As rabbi of a “small, but growing community,” Saks said he feels the responsibility to keep alive memories of “a city that was once thought to be a Camelot for Jews.”

The weekend will included a special Friday evening oneg Shabbat and a Saturday service highlighting the synagogue’s past and its vision for its future.

After kiddush lunch on Saturday, the afternoon will be filled with opportunities to shmooze with current and former members. Congregation president Norman Silverstein of Hillsborough described it as “an alumni homecoming weekend.”

Saturday’s activities will include a walking tour through the historic Raritan Bay district and its renovated marina and waterfront. That evening a “shmooze cruise” with dinner and a Purim celebration will sail around the bay.

After the reading of the megillat Esther the next morning, a lunch will be held featuring past lay and religious leaders, including former religious leaders Rabbis Barry Dov Schwartz and Melinda Zalma.

The idea for the reunion came six months ago when a group of New Yorkers whose childhoods were spent at Beth Mordecai were sitting around the Manhattan apartment of synagogue member Robert Klein with Saks and his wife, Rachael.

“The group cut across the generations; there were people there in their 40s to their 80s,” said Klein. “The rabbi just wowed us with his enthusiasm and commitment to breathing new life into this congregation.”

Klein has longstanding ties to the shul his grandparents, Joseph and Esther Klein, helped to found. In 1902 they became the first couple to marry in its new building. In 1937, Klein’s parents were married there by Davidson, who would also marry him and his wife, Elaine, in 1964.

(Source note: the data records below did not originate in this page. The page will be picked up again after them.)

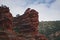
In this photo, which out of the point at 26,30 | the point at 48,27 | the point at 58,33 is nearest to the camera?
the point at 26,30

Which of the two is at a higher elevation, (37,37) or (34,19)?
(34,19)

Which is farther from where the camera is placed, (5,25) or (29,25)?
(29,25)

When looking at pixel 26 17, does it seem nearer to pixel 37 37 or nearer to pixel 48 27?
pixel 37 37

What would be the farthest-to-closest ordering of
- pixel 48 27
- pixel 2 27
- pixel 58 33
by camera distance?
pixel 48 27
pixel 58 33
pixel 2 27

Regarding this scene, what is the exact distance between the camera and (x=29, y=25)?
86.1 metres

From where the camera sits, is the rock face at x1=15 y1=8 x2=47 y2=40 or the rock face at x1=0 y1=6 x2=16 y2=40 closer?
the rock face at x1=0 y1=6 x2=16 y2=40

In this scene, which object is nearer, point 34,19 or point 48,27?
point 34,19

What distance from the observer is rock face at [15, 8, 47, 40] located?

His fondest memories revolve around Davidson and Ephros, whom he called “legendary leaders who had a lifelong influence on anyone who was fortunate enough to know them and study with them.”

Reunion chair Cheryl August was part of that New York group. She said other former members were located through old membership lists, newspaper advertisements, and word of mouth.

Her own parents joined 50 years ago and August, still a member, attended Sunday and Hebrew school at Beth Mordecai.

“I never left,” said August. “Even though I live and work in New York, it’s the place I always go back to for Rosh Hashana and Yom Kippur. My mother, Dorothy August, is in Edison but still belongs. That sanctuary never ceases to amaze me when I walk in that door. When I think back about how much a part of my life it has been, I can’t imagine Beth Mordecai not being there. I just feel a very deep connection to that building.”